Hedgehogs Need Help - But That's No Excuse to Kill Badgers

We cannot continue to play our precious indigenous species off against each other. If wild animals are survive and thrive, we need to develop a much better understanding of the impacts our activities have on the species we share the land with...

Britain's hedgehogs desperately need our help. These much loved mammals, once commonplace in our gardens and open spaces, have been in precipitous decline in recent years. The British Hedgehog Preservation Society estimates that urban populations have reduced by a third, and rural populations by more than half, since the beginning of this century. The longer term trends give even more cause for concern, with numbers thought to have declined from 30 million in the 1950s to around a million today.

In recognition of this sad situation, The Times newspaper chose to feature the British Hedgehog Preservation Society in its Christmas charity appeal. However, in doing so, it inferred that the hedgehog's decline was due in large part to increases in badger numbers because badgers 'prey on hedgehogs and also compete with them for the same sources of food', and that studies showing increases in hedgehog numbers following badger removal could strengthen the case for the culling of badgers.
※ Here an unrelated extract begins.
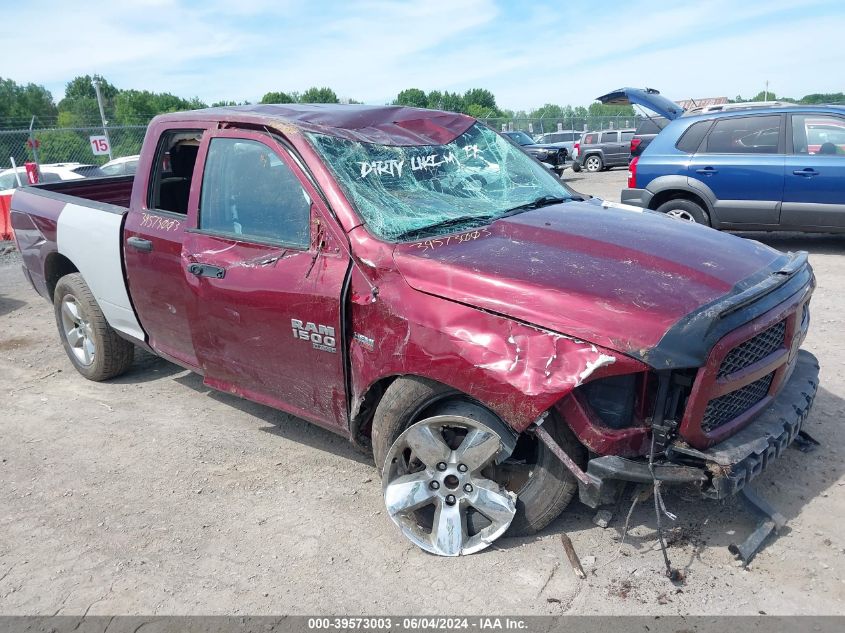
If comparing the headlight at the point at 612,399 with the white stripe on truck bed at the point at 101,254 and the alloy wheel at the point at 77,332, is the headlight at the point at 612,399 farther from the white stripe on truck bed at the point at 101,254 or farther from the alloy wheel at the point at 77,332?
the alloy wheel at the point at 77,332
This claim amounts to little more than a thinly veiled attempt by the newspaper to broaden the justification for the ineffective, inhumane and unnecessary licensed badger culls that are part of the Government's strategy for controlling the spread of bovine tuberculosis among cattle.

The relationship between badgers and hedgehogs is undoubtedly complex. Described by ecologists as an Asymmetric Intraguild Predatory Relationship, the two species often compete for the same food sources, principally macroinvertebrates such as earthworms and slugs. When food is scarce, badgers will occasionally prey on hedgehogs, and in turn hedgehogs will often avoid areas frequented by badgers.

So it is no real surprise that when you remove badgers from shared areas, the hedgehog numbers tend to go up. This is known as 'mesopredator release' -in other words if you remove the competition, the species that remains will benefit to some extent.

But this doesn't by any means suggest that badgers are a major cause of hedgehog decline.

Hedgehogs and badgers have co-existed across our land for millennia. What has changed in recent years is the way we manage land, which has been more detrimental to hedgehogs than it has to badgers. The move towards larger agricultural field sizes has resulted in the loss of hedgerows and permanent grasslands, reducing suitable hedgehog habitat. Intensive agricultural practices and the widespread use of pesticides impoverish our soils and reduce the availability of invertebrates, which has a particularly harmful impact on hedgehogs whose dietary requirements are more exacting than those of badgers. Our tendency to keep tidy, relatively sterile gardens and to surround them with fences is also restricting access to suitable urban and suburban foraging grounds for hedgehogs, and the inappropriate management of amenity land is further reducing hedgehog habitat. Badgers are better at adapting to the changes we impose on both our rural and urban landscapes.

Hedgehogs are clearly in need of all the help they can get. Agricultural practices need to be examined to ensure they are more sympathetic to wildlife in general and hedgehogs in particular. Individuals can make a huge difference by leaving an area of their garden 'wild'; providing suitable hedgehog 'homes'; avoiding the use of toxic chemicals such as slug pellets; ensuring that netting, other garden implements and bonfires are sited and managed so as to avoid entangling or injuring hedgehogs; making one side of garden ponds gently sloping to reduce the risk of drowning; and making a hole in their garden fence so that hedgehogs can roam freely from garden to garden. There are also many people offering rescue and rehabilitation for sick or injured hedgehogs up and down the country; Born Free Foundation's own Tarnya Knight provides just such a service.

The British Hedgehog Preservation Society gives excellent advice on hedgehog-friendly actions people can take, and provides contact details for more specialist help and advice. Alongside the People's Trust for Endangered Species, they also recognise that hedgehog declines should not be used as an excuse for targeting badgers, emphasising in a joint statement that they 'join leading wildlife scientists in arguing against a cull of badgers to control bovine TB', that they 'would not advocate culling badgers to benefit hedgehogs', and that 'culling any species in an effort to conserve another is undesirable given better environmental approaches'.

We cannot continue to play our precious indigenous species off against each other. If wild animals are survive and thrive, we need to develop a much better understanding of the impacts our activities have on the species we share the land with, the effects these impacts have on the complex relationships between different species, and the things we can do both individually and collectively to mitigate these effects.

Only then will we be better placed to implement real solutions to reverse the devastating declines in hedgehogs and so much of Britain's wildlife.